Aujourd’hui, nous qui célébrons la fête de saint Polycarpe dans cette belle cathédrale dédiée à saint Jean, nous sommes les fruits de la foi et de la loyauté de Polycarpe envers le Christ. Si, il y a 1900 ans, Polycarpe avait nié être chrétien et quitté la vraie vigne, nous ne serions peut-être pas ce que nous sommes aujourd’hui. Le témoignage de Polycarpe est pour nous une source de gratitude, mais il fait peser sur nos épaules une grande responsabilité.
C’est pourquoi, chers frères et sœurs, renouvelons aujourd’hui notre engagement envers Jésus-Christ, par l’intercession de saint Polycarpe au cours de cette Divine Liturgie. Efforçons – nous de porter de meilleurs fruits, comme les sarments de la vigne. Ceux qui portent du fruit savent que « toute branche qui porte du fruit doit être taillée de temps en temps, afin qu’elle puisse porter plus de fruit » .
Chacun de nous a fait l’expérience de voir grandir en lui, à côté du bon fruit, de mauvais sentiments, des habitudes égoïstes, de mauvaises pensées, des impulsions violentes telles que la convoitise, la jalousie et l’orgueil.
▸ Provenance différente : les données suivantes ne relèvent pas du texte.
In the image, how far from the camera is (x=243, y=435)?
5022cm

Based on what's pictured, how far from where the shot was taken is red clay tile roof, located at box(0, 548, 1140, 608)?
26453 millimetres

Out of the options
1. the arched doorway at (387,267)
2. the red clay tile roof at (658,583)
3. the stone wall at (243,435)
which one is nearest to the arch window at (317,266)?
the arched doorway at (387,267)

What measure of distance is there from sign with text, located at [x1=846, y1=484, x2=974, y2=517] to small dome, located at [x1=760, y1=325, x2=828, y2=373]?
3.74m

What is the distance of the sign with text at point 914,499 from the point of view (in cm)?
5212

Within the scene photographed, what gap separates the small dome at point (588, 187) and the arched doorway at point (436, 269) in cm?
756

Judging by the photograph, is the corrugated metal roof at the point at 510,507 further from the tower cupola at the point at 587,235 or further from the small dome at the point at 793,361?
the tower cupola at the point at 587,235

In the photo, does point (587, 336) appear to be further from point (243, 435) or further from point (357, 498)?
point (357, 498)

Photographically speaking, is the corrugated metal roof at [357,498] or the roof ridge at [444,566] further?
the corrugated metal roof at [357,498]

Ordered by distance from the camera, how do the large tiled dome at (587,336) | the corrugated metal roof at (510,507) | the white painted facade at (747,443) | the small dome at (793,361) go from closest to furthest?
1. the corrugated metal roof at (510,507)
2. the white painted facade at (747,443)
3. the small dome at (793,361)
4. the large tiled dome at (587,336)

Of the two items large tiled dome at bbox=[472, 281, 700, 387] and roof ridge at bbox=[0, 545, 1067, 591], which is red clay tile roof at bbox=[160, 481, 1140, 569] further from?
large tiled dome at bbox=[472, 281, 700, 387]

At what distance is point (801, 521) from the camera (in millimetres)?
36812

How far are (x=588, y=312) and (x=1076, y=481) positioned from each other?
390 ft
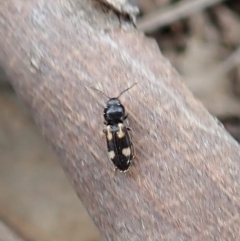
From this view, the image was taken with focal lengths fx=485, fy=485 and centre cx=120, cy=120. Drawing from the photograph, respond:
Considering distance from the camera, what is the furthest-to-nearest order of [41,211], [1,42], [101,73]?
[41,211], [1,42], [101,73]

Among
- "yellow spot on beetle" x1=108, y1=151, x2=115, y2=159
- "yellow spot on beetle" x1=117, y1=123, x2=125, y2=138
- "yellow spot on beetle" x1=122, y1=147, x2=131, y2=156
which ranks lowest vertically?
"yellow spot on beetle" x1=122, y1=147, x2=131, y2=156

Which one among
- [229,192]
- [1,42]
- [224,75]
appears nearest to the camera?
[229,192]

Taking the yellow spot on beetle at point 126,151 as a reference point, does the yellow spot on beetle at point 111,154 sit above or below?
above

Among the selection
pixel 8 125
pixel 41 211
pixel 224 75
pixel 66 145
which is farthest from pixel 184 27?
pixel 66 145

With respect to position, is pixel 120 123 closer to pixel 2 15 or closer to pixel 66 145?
pixel 66 145

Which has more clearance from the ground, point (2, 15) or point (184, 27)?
point (2, 15)

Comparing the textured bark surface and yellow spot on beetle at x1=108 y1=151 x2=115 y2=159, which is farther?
yellow spot on beetle at x1=108 y1=151 x2=115 y2=159

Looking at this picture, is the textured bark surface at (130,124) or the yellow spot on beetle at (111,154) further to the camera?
the yellow spot on beetle at (111,154)

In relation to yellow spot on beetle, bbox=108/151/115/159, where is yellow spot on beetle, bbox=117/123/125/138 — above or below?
above
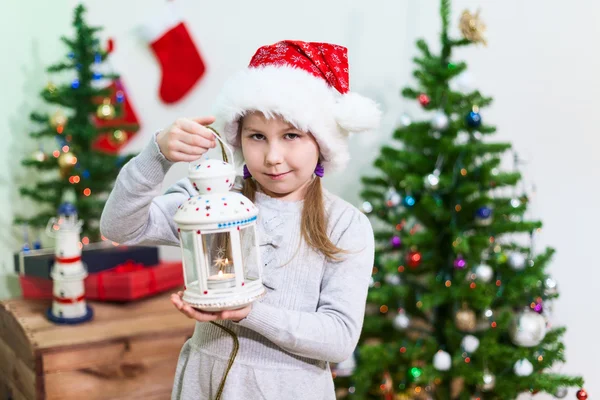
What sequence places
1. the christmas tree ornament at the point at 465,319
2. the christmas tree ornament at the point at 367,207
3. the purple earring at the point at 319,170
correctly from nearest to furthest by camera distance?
1. the purple earring at the point at 319,170
2. the christmas tree ornament at the point at 465,319
3. the christmas tree ornament at the point at 367,207

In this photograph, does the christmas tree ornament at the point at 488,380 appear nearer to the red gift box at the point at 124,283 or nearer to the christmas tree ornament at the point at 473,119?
the christmas tree ornament at the point at 473,119

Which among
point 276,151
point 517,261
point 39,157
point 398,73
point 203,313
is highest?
point 398,73

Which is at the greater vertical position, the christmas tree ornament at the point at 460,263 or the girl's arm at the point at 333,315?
the girl's arm at the point at 333,315

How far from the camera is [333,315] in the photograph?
3.70 feet

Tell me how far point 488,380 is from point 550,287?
364mm

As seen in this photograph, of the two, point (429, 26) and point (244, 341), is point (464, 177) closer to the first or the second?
point (429, 26)

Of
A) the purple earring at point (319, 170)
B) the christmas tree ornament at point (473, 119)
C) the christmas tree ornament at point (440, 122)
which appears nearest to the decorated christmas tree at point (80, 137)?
the christmas tree ornament at point (440, 122)

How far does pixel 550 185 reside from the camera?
2318 millimetres

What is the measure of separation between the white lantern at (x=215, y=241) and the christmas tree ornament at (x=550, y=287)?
1261mm

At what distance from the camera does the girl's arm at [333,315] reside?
3.50 ft

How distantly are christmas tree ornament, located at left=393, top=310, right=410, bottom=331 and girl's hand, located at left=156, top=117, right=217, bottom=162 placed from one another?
1223mm

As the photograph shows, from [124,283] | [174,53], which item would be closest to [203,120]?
[124,283]

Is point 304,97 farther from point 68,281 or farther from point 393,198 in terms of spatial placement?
point 68,281

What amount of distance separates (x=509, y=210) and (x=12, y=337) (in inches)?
66.9
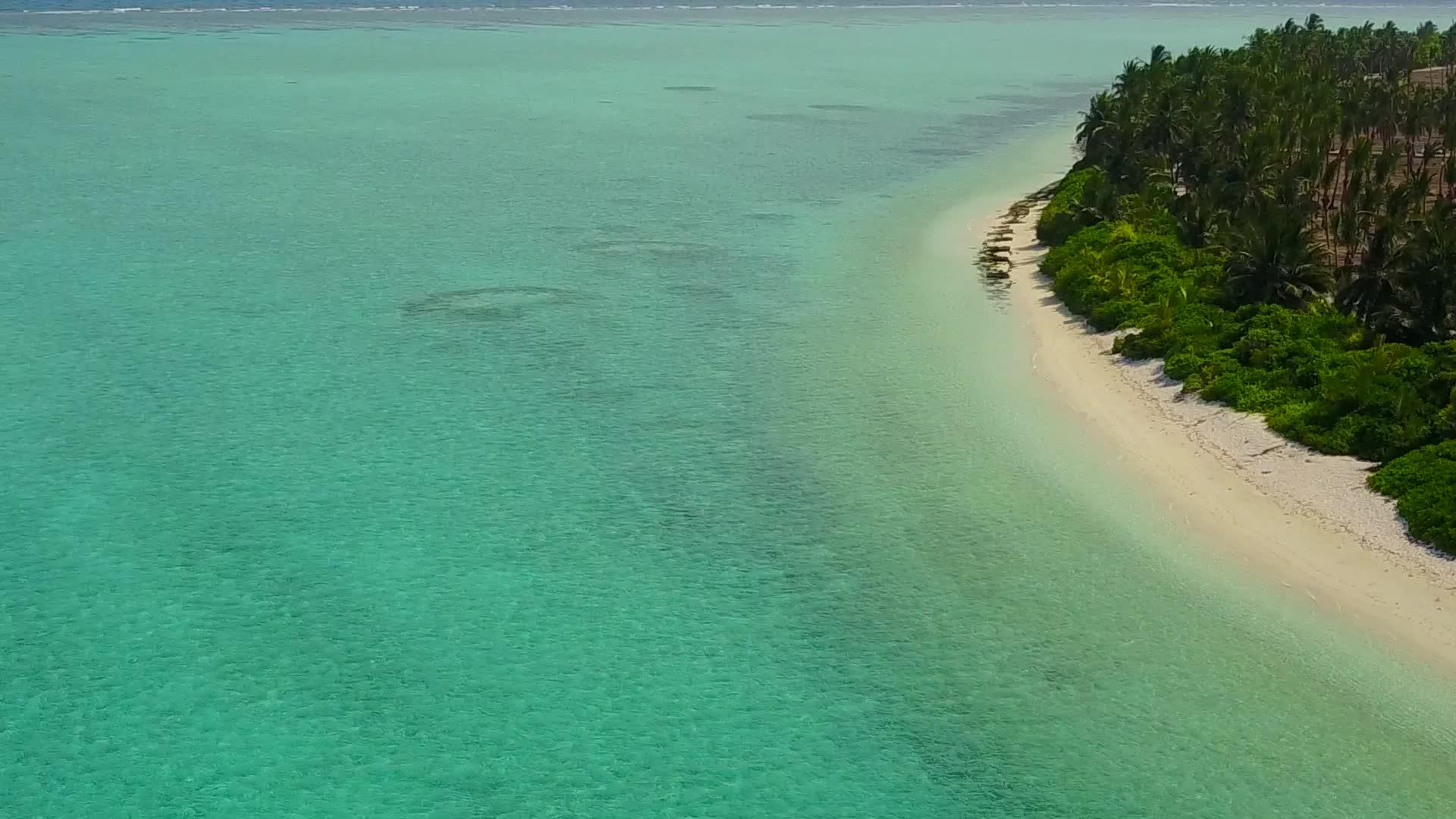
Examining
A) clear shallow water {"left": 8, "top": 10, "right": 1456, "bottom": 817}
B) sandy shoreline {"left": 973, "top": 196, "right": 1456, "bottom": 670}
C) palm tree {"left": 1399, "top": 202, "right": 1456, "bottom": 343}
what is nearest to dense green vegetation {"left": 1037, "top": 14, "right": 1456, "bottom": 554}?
palm tree {"left": 1399, "top": 202, "right": 1456, "bottom": 343}

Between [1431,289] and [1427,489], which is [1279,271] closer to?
[1431,289]

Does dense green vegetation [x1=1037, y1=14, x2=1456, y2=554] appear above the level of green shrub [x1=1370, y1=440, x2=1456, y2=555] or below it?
above

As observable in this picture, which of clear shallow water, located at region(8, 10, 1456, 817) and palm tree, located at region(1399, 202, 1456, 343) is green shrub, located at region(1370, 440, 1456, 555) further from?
palm tree, located at region(1399, 202, 1456, 343)

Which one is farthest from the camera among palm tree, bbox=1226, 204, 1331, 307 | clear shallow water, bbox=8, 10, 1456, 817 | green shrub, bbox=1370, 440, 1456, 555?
palm tree, bbox=1226, 204, 1331, 307

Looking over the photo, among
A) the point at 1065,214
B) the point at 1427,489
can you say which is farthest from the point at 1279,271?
the point at 1065,214

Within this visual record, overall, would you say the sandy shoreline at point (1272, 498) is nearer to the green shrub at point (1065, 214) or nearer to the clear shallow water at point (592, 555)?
the clear shallow water at point (592, 555)

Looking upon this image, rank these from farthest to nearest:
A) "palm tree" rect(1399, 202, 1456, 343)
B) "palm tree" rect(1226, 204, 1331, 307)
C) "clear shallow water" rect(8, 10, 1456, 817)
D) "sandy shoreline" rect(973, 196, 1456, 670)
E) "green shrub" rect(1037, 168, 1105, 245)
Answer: "green shrub" rect(1037, 168, 1105, 245), "palm tree" rect(1226, 204, 1331, 307), "palm tree" rect(1399, 202, 1456, 343), "sandy shoreline" rect(973, 196, 1456, 670), "clear shallow water" rect(8, 10, 1456, 817)

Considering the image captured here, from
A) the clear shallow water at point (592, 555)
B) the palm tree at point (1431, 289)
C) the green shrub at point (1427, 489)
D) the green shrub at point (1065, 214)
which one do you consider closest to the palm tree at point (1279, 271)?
the palm tree at point (1431, 289)

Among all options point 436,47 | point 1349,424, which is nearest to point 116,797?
point 1349,424
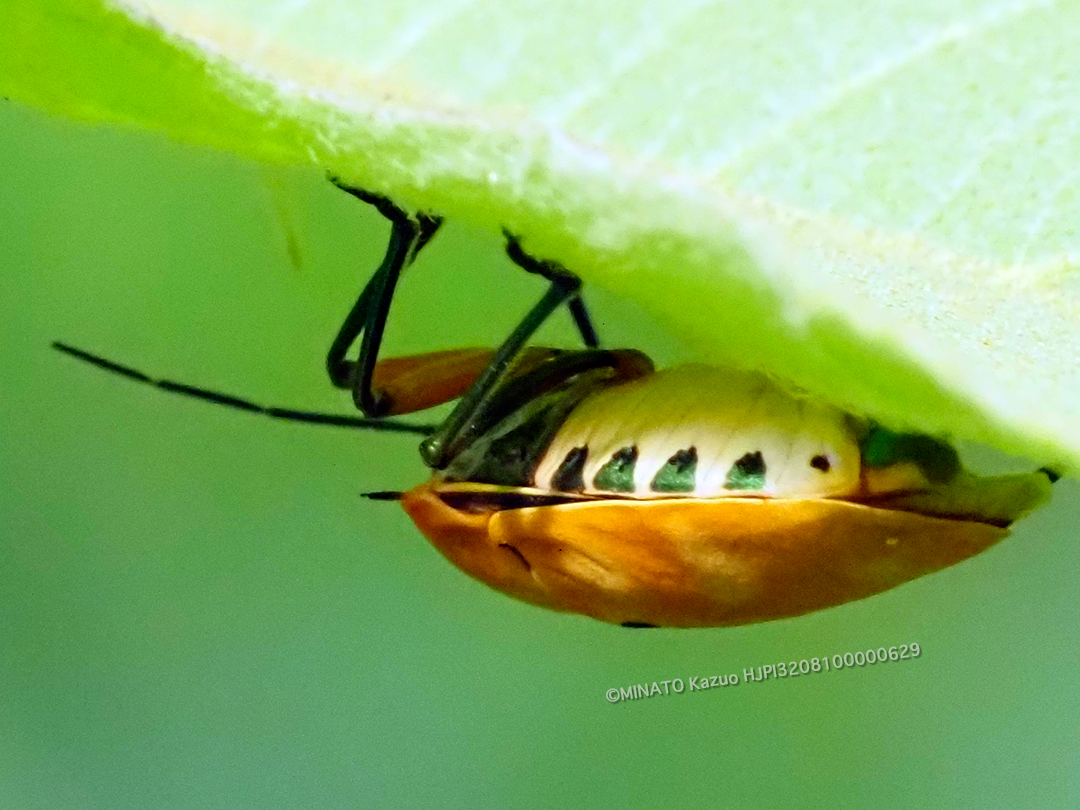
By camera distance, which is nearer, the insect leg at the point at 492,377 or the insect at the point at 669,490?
the insect at the point at 669,490

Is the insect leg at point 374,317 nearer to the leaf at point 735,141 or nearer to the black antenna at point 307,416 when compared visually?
the black antenna at point 307,416

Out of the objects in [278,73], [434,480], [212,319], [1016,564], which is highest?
[1016,564]

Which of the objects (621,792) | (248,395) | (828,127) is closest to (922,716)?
(621,792)

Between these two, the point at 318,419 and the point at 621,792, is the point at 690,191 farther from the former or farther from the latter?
the point at 621,792

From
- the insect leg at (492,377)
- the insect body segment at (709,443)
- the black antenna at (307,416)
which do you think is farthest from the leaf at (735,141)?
the black antenna at (307,416)

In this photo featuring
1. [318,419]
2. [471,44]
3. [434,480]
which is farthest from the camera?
[318,419]

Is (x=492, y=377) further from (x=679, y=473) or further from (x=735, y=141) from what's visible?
(x=735, y=141)

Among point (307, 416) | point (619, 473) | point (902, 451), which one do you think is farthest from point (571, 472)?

C’est alors que, pour être purifiés de toutes ces impuretés et être « sans tache » (Ephésiens 5:27), nous avons besoin d’élaguer, et pas seulement une fois, car ces émotions réapparaissent toujours, même si c’est sous des formes et des manifestations différentes. Il n’y a pas d’âge dans la vie qui ne nécessite pas de changement et de correction, et donc d’élagage. Ouvrons donc nos cœurs à son amour et à sa miséricorde et permettons – lui d’élaguer les parties de nous qui ne sont pas conformes à lui.
La condition pour porter du fruit est de ne pas se dessécher et donc d’être coupé et brûlé. À travers les paroles de Jésus lors de la dernière Cène, les disciples ont également compris que Jésus allait en fait rester avec eux. En réalité, Jésus indiquait à ses disciples une manière simple de rester avec lui : « Si vous demeurez en moi et que mes paroles demeurent en vous, tout ce que vous demanderez, tout ce que vous désirerez, vous sera donné.
C’est le chemin de Jésus et de Marie, notre mère, qui « gardait toutes ces choses dans son cœur » (Luc 2,19). C’est le chemin choisi par Marie, la sœur de Lazare, qui n’a pas quitté les pieds de Jésus (Luc 10,42). C’est le chemin qui est tracé pour chaque disciple.
Prions ensemble… Que la Vierge et saint Polycarpe, qui écoutent la même Parole, qui font de la même Parole leur programme de vie, sous la protection desquels nous nous réfugions, intercèdent pour nous, nous protègent du mal et de la tentation, et nous gardent unis à Jésus, la Vraie Vigne. Amen.